With no notice, UK-based P&O Ferries laid off 800 people, many over a Zoom call. The abrupt terminations caused widespread service cancellations and drew immediate backlash from government officials and unions over its plan to cut ferry service and replace staff with cheaper labor. P&O Ferries, which is owned by DP World, a shipping company based in Dubai, said on its website that there would be significant disruption to its services as it became “a more competitive and efficient operator.”
Workers and many others attended protests in the English port cities of Hull, Dover, and Liverpool and the Northern Irish port of Larne. The service disruption was likely to delay transportation of food, medicine, and other goods between Britain and the rest of Europe, union officials said.
In a company-wide email, Peter Hebblethwaite, P&O’s CEO, said that the company was reducing its crewing costs by 50 percent to set up the business for growth. He said that P&O Ferries had entered a new partnership with an international crewing company, and that new crew members from that company would staff affected ships.
In a statement last week, P&O acknowledged that “for our staff, this redundancy came without warning or prior consultation, and we fully understand that this has caused distress for them and their families.” The decision was “a last resort,” the company said, adding that the business would not survive without fundamentally changed crewing arrangements.
Politicians expressed outrage about the firings and came under pressure to withdraw government contracts with the firm.
“The news that P&O Ferries is sacking the crew across the entire UK fleet is a betrayal of British workers.
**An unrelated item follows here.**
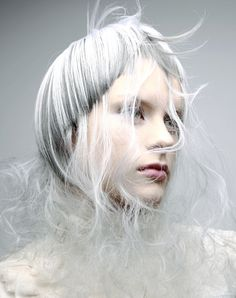 2008 Rising Star of the year 最優秀賞 Creative Hairstyles, Cool Hairstyles, Avant Garde Hair, Hair Photography, Editorial Hair, Fantasy Hair, Hair Shows, Crazy Hair, Silver Hair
It is nothing short of scandalous given than this Dubai owned company received millions of pounds of British taxpayer’s money during the pandemic,” said Mark Dickinson, General Secretary of Nautilus International.
“Reports of workers being given zero notice and escorted off their ships with immediate effect, while being told cheaper alternatives would take up their roles, shows the insensitive way in which P&O has approached this issue—a point I made crystal clear to P&O’s management when I spoke to them earlier this afternoon,” said Robert Courts, the undersecretary of state at the Department for Transport.
Geoff Martin, a spokesperson for the National Union of Rail, Maritime and Transport Workers, said that planned protests and union efforts to get the workers rehired would continue next week.
“It’s much of the modern management technique—to just treat the work force like scum on the expectation that you can get away with it,” he said. “And that’s what happened.”